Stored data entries
[Start of section]

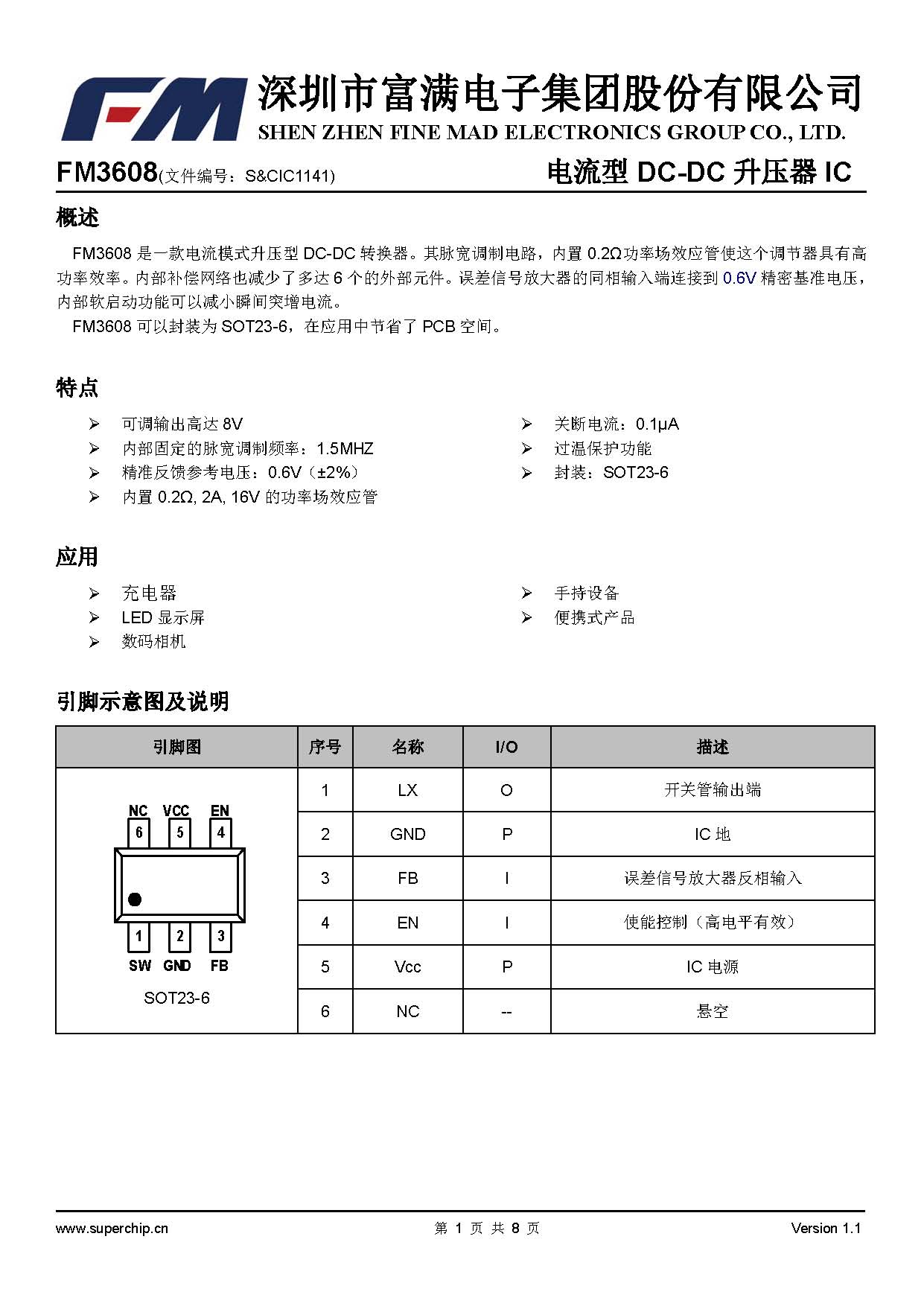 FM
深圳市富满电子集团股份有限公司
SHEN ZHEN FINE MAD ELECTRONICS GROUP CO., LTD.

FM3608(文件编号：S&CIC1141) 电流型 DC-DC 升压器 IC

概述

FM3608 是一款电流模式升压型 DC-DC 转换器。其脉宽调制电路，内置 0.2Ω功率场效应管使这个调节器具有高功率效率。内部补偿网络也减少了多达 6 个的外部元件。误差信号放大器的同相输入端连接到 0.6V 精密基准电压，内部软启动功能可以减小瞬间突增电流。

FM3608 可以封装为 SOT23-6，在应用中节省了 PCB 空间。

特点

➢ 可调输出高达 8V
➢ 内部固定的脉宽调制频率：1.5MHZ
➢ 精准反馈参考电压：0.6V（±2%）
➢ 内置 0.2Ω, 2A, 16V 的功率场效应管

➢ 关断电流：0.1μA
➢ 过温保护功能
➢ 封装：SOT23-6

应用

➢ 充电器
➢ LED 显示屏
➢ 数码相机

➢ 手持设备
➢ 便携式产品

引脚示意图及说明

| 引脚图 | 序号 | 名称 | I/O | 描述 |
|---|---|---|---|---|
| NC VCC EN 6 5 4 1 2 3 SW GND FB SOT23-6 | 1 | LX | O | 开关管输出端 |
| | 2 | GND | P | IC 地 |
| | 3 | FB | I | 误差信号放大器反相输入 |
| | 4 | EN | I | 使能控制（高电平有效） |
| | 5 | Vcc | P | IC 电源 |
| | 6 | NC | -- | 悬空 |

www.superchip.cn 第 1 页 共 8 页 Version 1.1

[End of section]
[Start of section]

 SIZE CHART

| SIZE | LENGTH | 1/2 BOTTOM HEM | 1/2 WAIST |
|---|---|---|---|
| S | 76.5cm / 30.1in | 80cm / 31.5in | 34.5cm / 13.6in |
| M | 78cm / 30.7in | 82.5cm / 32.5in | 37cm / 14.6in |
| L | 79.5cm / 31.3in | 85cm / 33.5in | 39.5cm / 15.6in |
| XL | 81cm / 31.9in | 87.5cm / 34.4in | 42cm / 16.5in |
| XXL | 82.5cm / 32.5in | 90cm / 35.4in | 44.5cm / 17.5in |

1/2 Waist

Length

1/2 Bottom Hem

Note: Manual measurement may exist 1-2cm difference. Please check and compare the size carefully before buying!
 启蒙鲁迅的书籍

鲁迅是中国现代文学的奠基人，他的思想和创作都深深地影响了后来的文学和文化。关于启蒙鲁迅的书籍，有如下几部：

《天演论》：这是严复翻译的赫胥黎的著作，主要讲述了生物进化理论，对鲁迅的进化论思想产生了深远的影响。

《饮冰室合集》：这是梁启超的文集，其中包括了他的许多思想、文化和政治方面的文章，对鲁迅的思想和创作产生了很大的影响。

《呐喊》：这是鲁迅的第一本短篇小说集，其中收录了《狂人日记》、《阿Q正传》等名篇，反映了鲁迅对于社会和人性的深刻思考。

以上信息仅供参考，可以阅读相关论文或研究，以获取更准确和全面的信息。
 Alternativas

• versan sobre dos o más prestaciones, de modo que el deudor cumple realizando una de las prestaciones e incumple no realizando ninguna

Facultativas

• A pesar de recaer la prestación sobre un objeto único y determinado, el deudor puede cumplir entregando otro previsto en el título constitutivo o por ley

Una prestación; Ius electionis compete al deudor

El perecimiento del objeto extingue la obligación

[End of section]

_WORK ITEM_
All lines above from the one holding "2A, 16V 的功率场效应管" to the one holding "6 | NC | -- | 悬空 |", inclusive, are to be copied exactly; no other line is wanted.

_REPLY TO THE TASK_
➢ 内置 0.2Ω, 2A, 16V 的功率场效应管

➢ 关断电流：0.1μA
➢ 过温保护功能
➢ 封装：SOT23-6

应用

➢ 充电器
➢ LED 显示屏
➢ 数码相机

➢ 手持设备
➢ 便携式产品

引脚示意图及说明

| 引脚图 | 序号 | 名称 | I/O | 描述 |
|---|---|---|---|---|
| NC VCC EN 6 5 4 1 2 3 SW GND FB SOT23-6 | 1 | LX | O | 开关管输出端 |
| | 2 | GND | P | IC 地 |
| | 3 | FB | I | 误差信号放大器反相输入 |
| | 4 | EN | I | 使能控制（高电平有效） |
| | 5 | Vcc | P | IC 电源 |
| | 6 | NC | -- | 悬空 |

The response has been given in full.